• _THE PROBLEM_
Lay out everything in the records from the line containing "If you compare" down to the line containing "the clipboard →", both included, as a JSON list of strings with one string per line and blank lines left out.

* begin *

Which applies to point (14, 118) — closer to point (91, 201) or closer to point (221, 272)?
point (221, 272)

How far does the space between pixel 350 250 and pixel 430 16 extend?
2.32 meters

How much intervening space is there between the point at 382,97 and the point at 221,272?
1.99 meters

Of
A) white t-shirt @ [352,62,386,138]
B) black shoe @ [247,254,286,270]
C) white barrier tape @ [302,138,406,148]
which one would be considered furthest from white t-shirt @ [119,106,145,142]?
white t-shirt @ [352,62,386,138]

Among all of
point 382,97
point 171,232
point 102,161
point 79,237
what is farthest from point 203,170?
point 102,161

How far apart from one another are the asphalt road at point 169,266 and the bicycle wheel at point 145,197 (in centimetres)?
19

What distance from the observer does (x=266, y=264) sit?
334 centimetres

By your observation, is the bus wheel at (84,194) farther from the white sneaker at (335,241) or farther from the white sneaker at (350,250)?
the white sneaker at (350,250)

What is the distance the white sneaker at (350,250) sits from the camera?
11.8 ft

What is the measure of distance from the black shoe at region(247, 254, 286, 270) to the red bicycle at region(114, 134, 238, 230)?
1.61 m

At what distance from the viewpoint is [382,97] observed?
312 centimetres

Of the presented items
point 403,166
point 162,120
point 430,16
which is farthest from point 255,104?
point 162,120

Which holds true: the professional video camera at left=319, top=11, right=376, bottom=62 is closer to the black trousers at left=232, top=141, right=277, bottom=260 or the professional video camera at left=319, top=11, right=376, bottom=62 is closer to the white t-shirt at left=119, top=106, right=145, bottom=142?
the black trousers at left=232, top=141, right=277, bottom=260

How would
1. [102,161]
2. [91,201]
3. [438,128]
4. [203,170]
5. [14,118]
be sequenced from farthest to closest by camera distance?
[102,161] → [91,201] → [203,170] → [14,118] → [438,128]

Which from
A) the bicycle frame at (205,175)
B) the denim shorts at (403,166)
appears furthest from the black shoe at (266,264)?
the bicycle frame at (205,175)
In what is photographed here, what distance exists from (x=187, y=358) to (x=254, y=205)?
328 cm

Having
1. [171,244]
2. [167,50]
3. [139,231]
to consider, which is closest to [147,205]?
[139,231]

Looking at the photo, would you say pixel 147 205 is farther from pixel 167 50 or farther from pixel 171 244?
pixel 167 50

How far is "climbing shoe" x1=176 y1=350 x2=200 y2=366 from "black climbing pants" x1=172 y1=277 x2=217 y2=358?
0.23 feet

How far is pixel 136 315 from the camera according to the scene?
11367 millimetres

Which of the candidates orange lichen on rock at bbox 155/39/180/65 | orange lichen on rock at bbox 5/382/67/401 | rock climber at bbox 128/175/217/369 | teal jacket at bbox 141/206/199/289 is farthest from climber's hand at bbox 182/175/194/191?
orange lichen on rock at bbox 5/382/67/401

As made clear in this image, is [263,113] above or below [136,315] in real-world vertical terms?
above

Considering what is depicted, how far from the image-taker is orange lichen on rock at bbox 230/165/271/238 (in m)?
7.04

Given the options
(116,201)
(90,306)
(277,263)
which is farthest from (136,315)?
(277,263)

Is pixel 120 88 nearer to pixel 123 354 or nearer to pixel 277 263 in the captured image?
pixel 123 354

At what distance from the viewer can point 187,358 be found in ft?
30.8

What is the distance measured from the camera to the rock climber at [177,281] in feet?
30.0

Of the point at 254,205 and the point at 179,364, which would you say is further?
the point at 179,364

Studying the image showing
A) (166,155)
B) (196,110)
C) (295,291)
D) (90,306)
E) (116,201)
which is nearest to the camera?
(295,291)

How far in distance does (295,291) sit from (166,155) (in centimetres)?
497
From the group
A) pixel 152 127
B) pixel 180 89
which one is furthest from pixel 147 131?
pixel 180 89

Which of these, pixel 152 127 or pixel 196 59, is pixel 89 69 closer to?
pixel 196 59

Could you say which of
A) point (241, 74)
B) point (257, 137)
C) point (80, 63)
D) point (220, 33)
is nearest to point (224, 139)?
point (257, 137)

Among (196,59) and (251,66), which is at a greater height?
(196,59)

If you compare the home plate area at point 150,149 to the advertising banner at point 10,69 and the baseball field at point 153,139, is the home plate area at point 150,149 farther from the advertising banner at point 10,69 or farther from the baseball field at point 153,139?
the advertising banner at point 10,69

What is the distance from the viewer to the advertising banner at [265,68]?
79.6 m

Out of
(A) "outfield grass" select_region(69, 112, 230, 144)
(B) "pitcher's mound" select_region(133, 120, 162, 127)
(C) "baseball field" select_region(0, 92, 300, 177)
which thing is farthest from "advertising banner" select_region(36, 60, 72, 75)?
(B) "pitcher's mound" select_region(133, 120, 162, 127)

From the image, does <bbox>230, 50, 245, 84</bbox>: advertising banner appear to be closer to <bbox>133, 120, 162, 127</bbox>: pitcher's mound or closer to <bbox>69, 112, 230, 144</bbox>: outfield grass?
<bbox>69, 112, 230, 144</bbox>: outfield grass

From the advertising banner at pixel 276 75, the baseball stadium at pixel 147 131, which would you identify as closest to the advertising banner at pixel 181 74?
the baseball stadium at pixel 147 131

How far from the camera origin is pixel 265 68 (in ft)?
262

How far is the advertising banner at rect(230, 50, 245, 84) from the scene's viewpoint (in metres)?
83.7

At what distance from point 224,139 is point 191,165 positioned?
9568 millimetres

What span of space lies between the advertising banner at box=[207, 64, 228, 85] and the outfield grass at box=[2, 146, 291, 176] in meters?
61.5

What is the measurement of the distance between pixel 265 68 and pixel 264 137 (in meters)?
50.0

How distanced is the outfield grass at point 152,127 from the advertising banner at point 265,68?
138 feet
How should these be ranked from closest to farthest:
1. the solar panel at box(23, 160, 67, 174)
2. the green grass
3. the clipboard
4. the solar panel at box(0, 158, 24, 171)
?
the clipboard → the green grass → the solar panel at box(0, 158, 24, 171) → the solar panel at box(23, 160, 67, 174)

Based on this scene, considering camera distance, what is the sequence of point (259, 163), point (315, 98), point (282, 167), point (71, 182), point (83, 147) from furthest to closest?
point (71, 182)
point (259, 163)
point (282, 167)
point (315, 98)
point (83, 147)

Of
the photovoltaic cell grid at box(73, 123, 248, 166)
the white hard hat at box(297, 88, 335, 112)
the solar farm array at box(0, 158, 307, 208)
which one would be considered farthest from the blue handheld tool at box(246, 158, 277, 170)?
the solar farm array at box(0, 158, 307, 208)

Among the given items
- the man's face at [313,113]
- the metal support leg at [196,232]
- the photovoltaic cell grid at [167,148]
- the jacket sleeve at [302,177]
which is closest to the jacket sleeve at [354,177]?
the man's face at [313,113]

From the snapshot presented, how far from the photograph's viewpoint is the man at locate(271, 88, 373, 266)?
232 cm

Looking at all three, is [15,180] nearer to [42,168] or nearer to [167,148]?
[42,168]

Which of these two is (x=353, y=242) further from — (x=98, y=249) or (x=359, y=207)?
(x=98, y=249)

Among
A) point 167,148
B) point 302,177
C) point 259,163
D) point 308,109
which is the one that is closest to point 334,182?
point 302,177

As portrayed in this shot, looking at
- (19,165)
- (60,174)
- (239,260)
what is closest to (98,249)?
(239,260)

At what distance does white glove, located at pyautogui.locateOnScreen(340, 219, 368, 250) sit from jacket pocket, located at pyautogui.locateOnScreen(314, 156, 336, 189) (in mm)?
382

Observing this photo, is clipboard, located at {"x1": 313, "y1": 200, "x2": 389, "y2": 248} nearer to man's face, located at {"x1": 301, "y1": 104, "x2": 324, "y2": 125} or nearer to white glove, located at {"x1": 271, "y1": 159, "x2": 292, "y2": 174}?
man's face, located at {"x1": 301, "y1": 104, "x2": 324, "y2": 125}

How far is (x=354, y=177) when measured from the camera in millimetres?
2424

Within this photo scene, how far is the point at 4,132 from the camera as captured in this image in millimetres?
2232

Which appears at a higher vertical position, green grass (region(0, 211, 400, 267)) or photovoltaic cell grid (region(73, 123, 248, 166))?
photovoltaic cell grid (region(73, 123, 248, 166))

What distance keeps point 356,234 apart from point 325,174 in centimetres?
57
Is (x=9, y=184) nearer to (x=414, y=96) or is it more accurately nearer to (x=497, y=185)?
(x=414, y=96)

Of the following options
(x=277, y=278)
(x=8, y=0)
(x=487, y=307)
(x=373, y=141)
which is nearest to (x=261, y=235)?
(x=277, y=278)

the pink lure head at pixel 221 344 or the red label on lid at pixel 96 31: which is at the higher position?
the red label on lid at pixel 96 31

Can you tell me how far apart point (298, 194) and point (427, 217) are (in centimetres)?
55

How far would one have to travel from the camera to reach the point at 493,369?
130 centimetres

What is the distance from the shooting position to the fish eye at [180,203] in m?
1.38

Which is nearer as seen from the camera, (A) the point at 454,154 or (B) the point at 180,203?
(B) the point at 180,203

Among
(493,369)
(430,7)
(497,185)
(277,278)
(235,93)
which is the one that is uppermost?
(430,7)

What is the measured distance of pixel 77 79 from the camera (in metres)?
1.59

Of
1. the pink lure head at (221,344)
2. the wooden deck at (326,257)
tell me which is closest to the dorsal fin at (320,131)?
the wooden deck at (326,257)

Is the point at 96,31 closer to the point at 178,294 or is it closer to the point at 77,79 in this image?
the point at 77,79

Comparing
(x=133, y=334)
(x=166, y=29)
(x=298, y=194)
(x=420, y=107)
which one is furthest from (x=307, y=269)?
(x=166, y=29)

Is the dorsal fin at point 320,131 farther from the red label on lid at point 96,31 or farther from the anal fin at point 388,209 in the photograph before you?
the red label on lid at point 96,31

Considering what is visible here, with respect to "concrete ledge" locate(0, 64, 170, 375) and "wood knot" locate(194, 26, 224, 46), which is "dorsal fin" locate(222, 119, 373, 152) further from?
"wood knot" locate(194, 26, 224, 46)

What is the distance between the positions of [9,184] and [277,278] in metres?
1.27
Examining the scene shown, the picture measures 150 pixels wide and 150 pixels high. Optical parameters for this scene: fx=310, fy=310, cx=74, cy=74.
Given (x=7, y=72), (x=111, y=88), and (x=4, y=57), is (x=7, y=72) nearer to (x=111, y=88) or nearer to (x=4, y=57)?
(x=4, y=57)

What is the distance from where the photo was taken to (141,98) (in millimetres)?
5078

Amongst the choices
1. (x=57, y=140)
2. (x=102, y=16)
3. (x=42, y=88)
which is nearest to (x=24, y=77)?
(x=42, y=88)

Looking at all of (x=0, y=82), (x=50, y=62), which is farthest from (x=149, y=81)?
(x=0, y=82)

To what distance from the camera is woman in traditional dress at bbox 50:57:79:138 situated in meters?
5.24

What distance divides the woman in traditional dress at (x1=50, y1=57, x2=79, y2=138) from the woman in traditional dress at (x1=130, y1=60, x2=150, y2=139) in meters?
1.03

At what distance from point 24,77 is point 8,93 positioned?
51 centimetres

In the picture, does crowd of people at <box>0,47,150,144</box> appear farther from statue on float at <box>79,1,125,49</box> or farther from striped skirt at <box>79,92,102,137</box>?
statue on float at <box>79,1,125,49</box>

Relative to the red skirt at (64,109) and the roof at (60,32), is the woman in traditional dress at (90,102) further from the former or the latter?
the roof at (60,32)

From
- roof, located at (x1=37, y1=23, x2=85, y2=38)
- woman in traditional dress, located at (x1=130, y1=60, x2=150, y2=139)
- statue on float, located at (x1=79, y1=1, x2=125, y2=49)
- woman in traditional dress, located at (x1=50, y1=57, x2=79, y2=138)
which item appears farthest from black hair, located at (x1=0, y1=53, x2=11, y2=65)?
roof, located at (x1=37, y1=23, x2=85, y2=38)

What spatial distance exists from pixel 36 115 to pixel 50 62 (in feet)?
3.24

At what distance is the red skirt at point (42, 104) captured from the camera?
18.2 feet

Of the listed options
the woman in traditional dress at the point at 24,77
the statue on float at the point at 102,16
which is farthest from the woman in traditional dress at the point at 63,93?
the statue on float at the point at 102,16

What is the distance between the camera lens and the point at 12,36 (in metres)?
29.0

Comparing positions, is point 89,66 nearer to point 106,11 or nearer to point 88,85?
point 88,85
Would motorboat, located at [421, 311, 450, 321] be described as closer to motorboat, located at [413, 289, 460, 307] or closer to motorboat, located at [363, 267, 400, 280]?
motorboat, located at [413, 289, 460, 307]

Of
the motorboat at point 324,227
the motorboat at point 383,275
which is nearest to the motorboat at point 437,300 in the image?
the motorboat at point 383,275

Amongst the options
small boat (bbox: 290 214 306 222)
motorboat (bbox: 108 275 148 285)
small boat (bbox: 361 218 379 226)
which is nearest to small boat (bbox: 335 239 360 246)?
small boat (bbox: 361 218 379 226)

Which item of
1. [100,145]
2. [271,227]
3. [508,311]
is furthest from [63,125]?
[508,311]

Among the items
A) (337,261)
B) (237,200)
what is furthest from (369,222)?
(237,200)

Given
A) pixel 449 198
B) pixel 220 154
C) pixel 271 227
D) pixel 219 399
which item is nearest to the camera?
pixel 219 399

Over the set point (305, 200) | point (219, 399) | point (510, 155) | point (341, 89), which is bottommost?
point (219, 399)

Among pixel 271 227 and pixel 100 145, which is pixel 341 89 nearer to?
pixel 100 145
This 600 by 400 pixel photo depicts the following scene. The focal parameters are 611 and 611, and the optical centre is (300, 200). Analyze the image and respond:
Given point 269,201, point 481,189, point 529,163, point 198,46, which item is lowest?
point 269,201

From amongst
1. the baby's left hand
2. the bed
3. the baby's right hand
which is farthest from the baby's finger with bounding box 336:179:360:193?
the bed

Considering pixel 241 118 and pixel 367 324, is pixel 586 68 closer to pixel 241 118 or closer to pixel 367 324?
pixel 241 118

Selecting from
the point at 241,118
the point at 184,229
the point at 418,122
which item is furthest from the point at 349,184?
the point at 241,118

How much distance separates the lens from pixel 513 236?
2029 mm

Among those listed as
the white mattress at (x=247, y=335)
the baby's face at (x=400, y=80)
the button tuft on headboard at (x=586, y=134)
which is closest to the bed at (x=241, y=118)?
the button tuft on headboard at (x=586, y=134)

* end *

• _FINISHED TASK_
[
  "If you compare the home plate area at point 150,149 to the advertising banner at point 10,69 and the baseball field at point 153,139, is the home plate area at point 150,149 farther from the advertising banner at point 10,69 or farther from the baseball field at point 153,139?",
  "the advertising banner at point 10,69",
  "What is the distance from the viewer to the advertising banner at [265,68]?",
  "79.6 m",
  "Out of",
  "(A) \"outfield grass\" select_region(69, 112, 230, 144)",
  "(B) \"pitcher's mound\" select_region(133, 120, 162, 127)",
  "(C) \"baseball field\" select_region(0, 92, 300, 177)",
  "which thing is farthest from \"advertising banner\" select_region(36, 60, 72, 75)?",
  "(B) \"pitcher's mound\" select_region(133, 120, 162, 127)",
  "From the image, does <bbox>230, 50, 245, 84</bbox>: advertising banner appear to be closer to <bbox>133, 120, 162, 127</bbox>: pitcher's mound or closer to <bbox>69, 112, 230, 144</bbox>: outfield grass?",
  "<bbox>69, 112, 230, 144</bbox>: outfield grass",
  "From the advertising banner at pixel 276 75, the baseball stadium at pixel 147 131, which would you identify as closest to the advertising banner at pixel 181 74?",
  "the baseball stadium at pixel 147 131",
  "How far from the camera origin is pixel 265 68 (in ft)?",
  "262",
  "How far is the advertising banner at rect(230, 50, 245, 84) from the scene's viewpoint (in metres)?",
  "83.7",
  "At what distance from point 224,139 is point 191,165 positioned?",
  "9568 millimetres",
  "What span of space lies between the advertising banner at box=[207, 64, 228, 85] and the outfield grass at box=[2, 146, 291, 176] in meters?",
  "61.5",
  "What is the measurement of the distance between pixel 265 68 and pixel 264 137 (in meters)?",
  "50.0",
  "How distanced is the outfield grass at point 152,127 from the advertising banner at point 265,68?",
  "138 feet",
  "How should these be ranked from closest to farthest:",
  "1. the solar panel at box(23, 160, 67, 174)",
  "2. the green grass",
  "3. the clipboard",
  "4. the solar panel at box(0, 158, 24, 171)",
  "?",
  "the clipboard → the green grass → the solar panel at box(0, 158, 24, 171) → the solar panel at box(23, 160, 67, 174)"
]